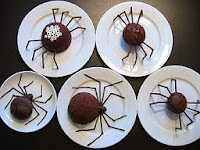 decoracion halloween arañas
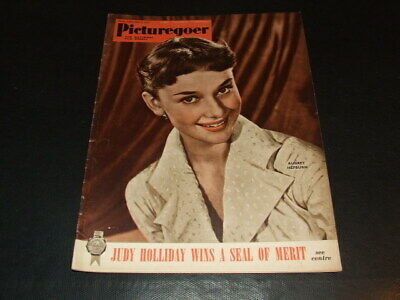 "Audrey Hepburn … on cover … 1951 … british magazine ""Picturegoer"""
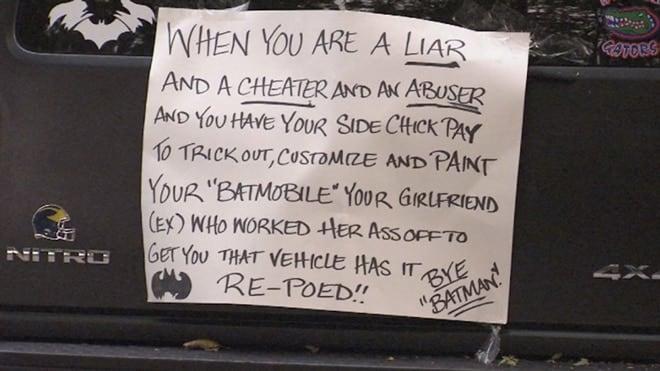 cheating boyfriend Batmobile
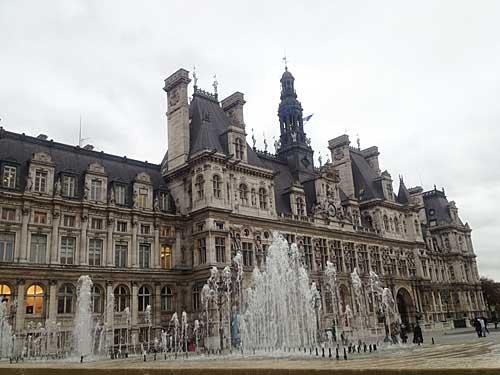 Place de l'Hotel de Ville 2012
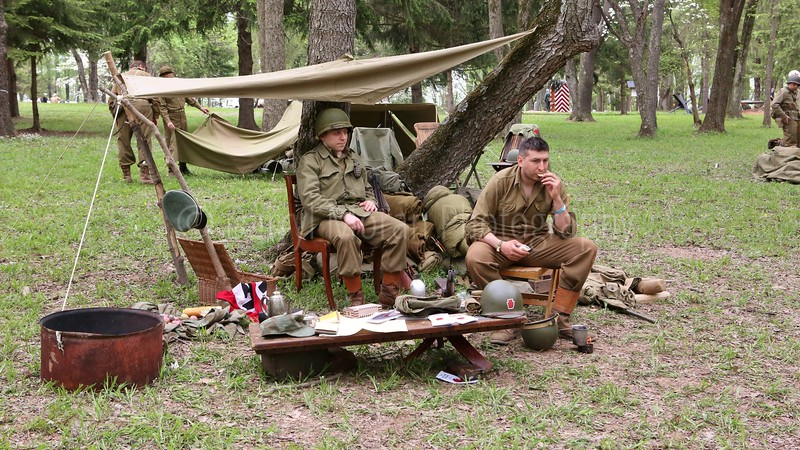 MOH Grove WWII Re-enactment May 2018 (1249).JPG
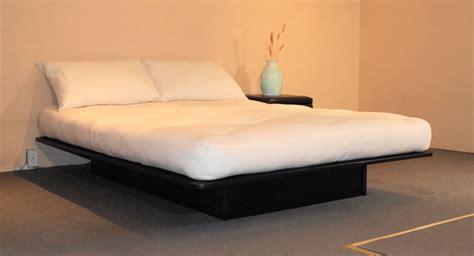 toronto futon canada futon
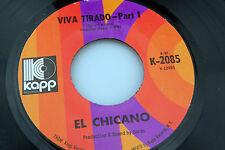 El Chicano: Viva Tirado / pt. 2   [Unplayed Copy]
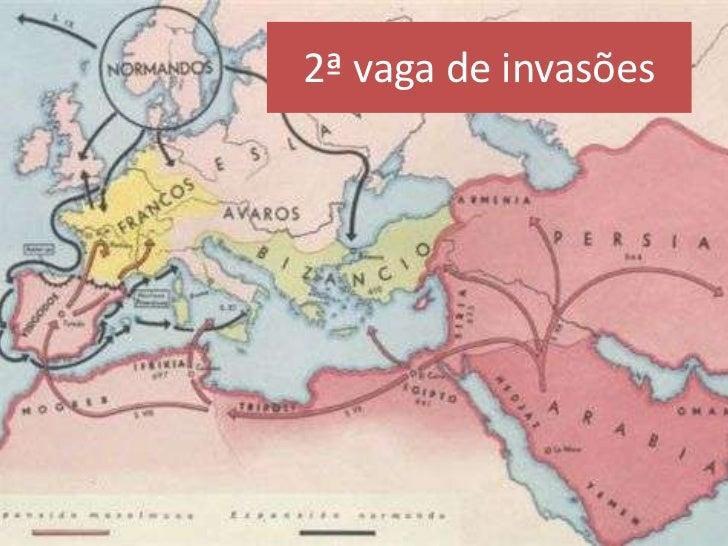 Ressurgimento económico     (século XI-XIII)         • Clima de paz (fim das invasões e           das guerras privadas)   ...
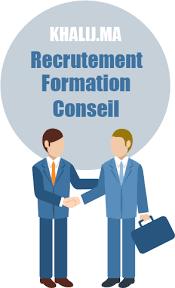 bureau de recrutement dubai agence recrutement khalij agence emploi khalij agence travail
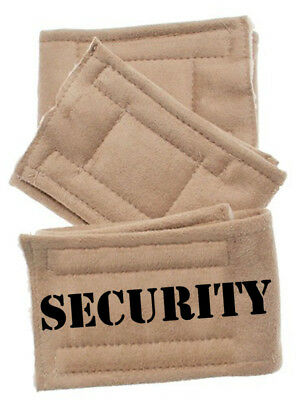 Pet Flys Peter Pads SECURITY Belly Bands Beige 3 Pack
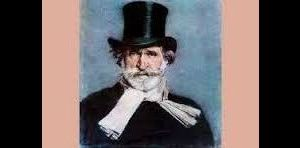 """Spettacoli - L'Orchestra """"Opera in Roma"""" presenta l'immortale dramma di Giuseppe Verdi"""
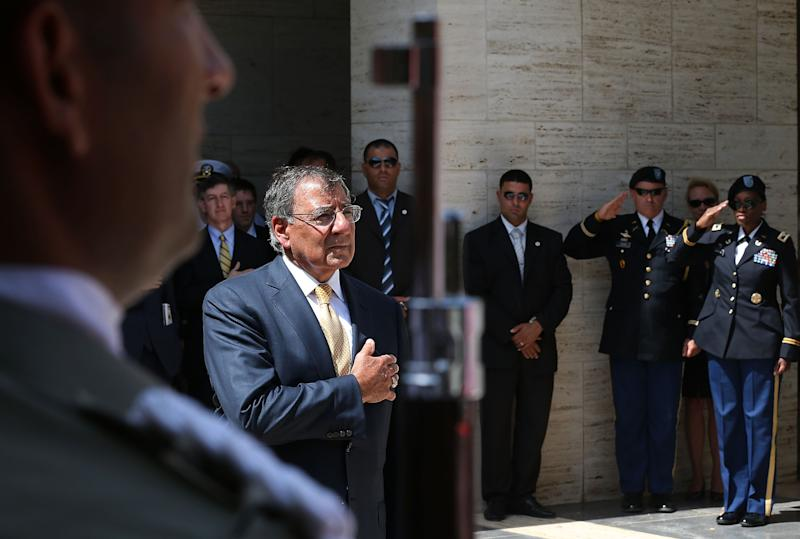Defense Secretary Leon Panetta participates in a wreath laying ceremony at the North Africa American Cemetery where US Soldiers who were killed in WWII are buried , Monday, July 30, 2012, in Tunis, Tunisia. Panetta is on a five day trip to the Middle-East with stops in Tunisia, Egypt, Israel and Jordan before returning to Washington. (AP Photo, Mark Wilson, Pool)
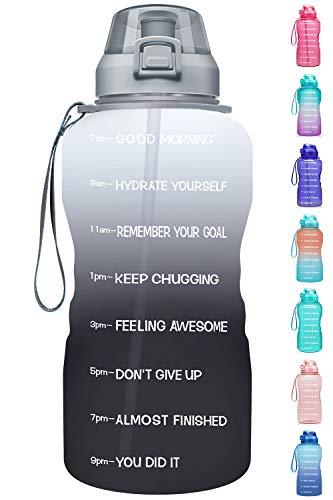 Fidus Large 1 Gallon/128oz Motivational Water Bottle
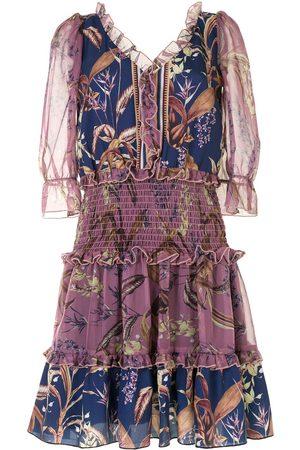 Marchesa Notte Floral print smocked waist dress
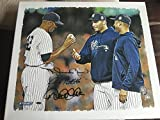 "Autographed Derek Jeter, Mariano Rivera, and Andy Pettitte ""Handing Over Baseball"" 20"" x 24"" Canvas New York Yankee Greats"
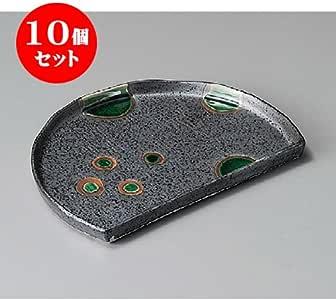 10个一套 烤盘 织部圆纹半月盘[200 x 146 x 16mm] 日式餐具 日式*馆 旅馆 餐饮店 业务用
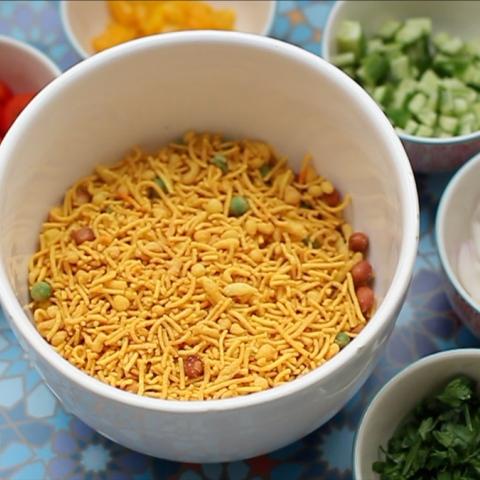 Photo: Healthy and Smart... Mattai Salad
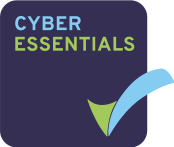 Cyber Essential Certification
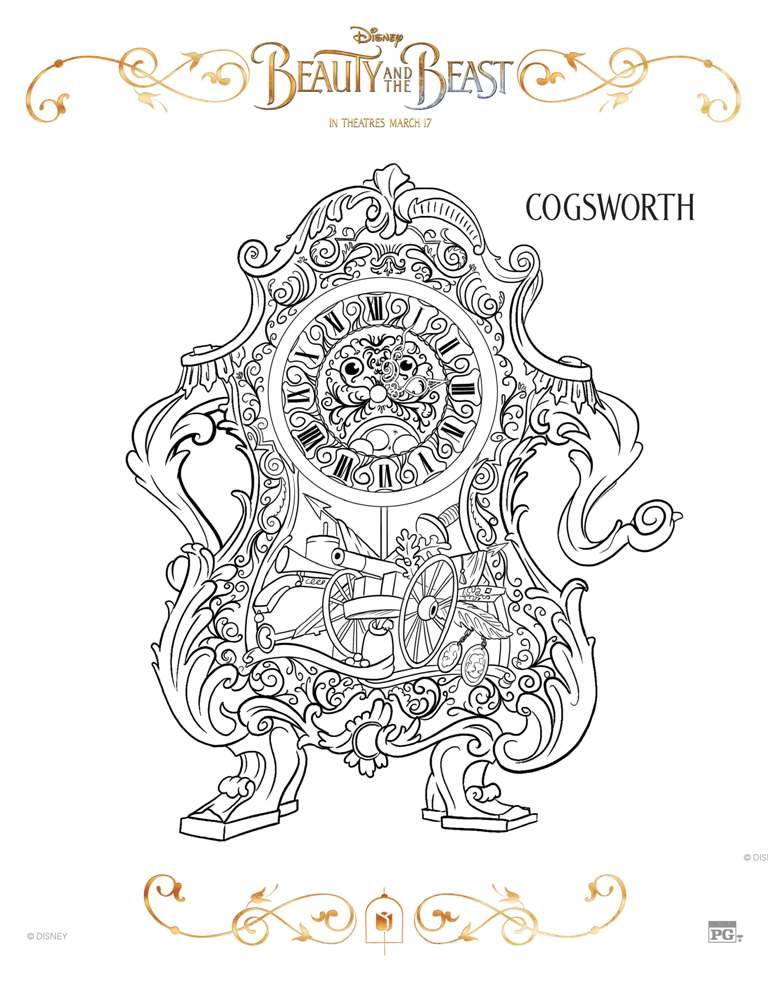 free printable beauty and the beast coloring pages - Coloring Pg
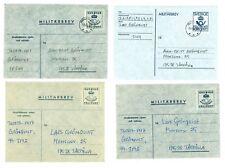 Sweden V30 Military mail Cover (4 pcs) used/ addressed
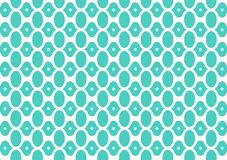 Free Geometric Abstract Pattern Background . Graphic Design . Illustration Stock Photography - 161347232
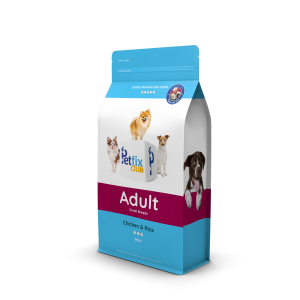 PetFix Dog Adult Small Chicken Rice 2kg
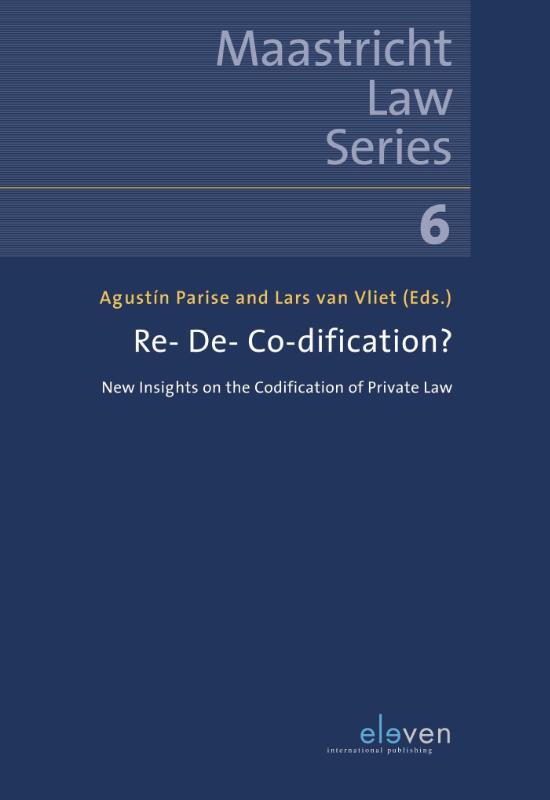 Re- De- Co-dification?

- [Task item]:
Leave out every picture and transcribe the remaining entries exactly.

- [Response box]:
 decoracion halloween arañas
 "Audrey Hepburn … on cover … 1951 … british magazine ""Picturegoer"""
 cheating boyfriend Batmobile
 Place de l'Hotel de Ville 2012
 MOH Grove WWII Re-enactment May 2018 (1249).JPG
 toronto futon canada futon
 El Chicano: Viva Tirado / pt. 2   [Unplayed Copy]
 Ressurgimento económico     (século XI-XIII)         • Clima de paz (fim das invasões e           das guerras privadas)   ...
 bureau de recrutement dubai agence recrutement khalij agence emploi khalij agence travail
 Pet Flys Peter Pads SECURITY Belly Bands Beige 3 Pack
 """Spettacoli - L'Orchestra """"Opera in Roma"""" presenta l'immortale dramma di Giuseppe Verdi"""
Defense Secretary Leon Panetta participates in a wreath laying ceremony at the North Africa American Cemetery where US Soldiers who were killed in WWII are buried , Monday, July 30, 2012, in Tunis, Tunisia. Panetta is on a five day trip to the Middle-East with stops in Tunisia, Egypt, Israel and Jordan before returning to Washington. (AP Photo, Mark Wilson, Pool)
 Fidus Large 1 Gallon/128oz Motivational Water Bottle
 Marchesa Notte Floral print smocked waist dress
 "Autographed Derek Jeter, Mariano Rivera, and Andy Pettitte ""Handing Over Baseball"" 20"" x 24"" Canvas New York Yankee Greats"
 10个一套 烤盘 织部圆纹半月盘[200 x 146 x 16mm] 日式餐具 日式*馆 旅馆 餐饮店 业务用
 Photo: Healthy and Smart... Mattai Salad
 Cyber Essential Certification
 free printable beauty and the beast coloring pages - Coloring Pg
 Sweden V30 Military mail Cover (4 pcs) used/ addressed
 Free Geometric Abstract Pattern Background . Graphic Design . Illustration Stock Photography - 161347232
 PetFix Dog Adult Small Chicken Rice 2kg
 Re- De- Co-dification?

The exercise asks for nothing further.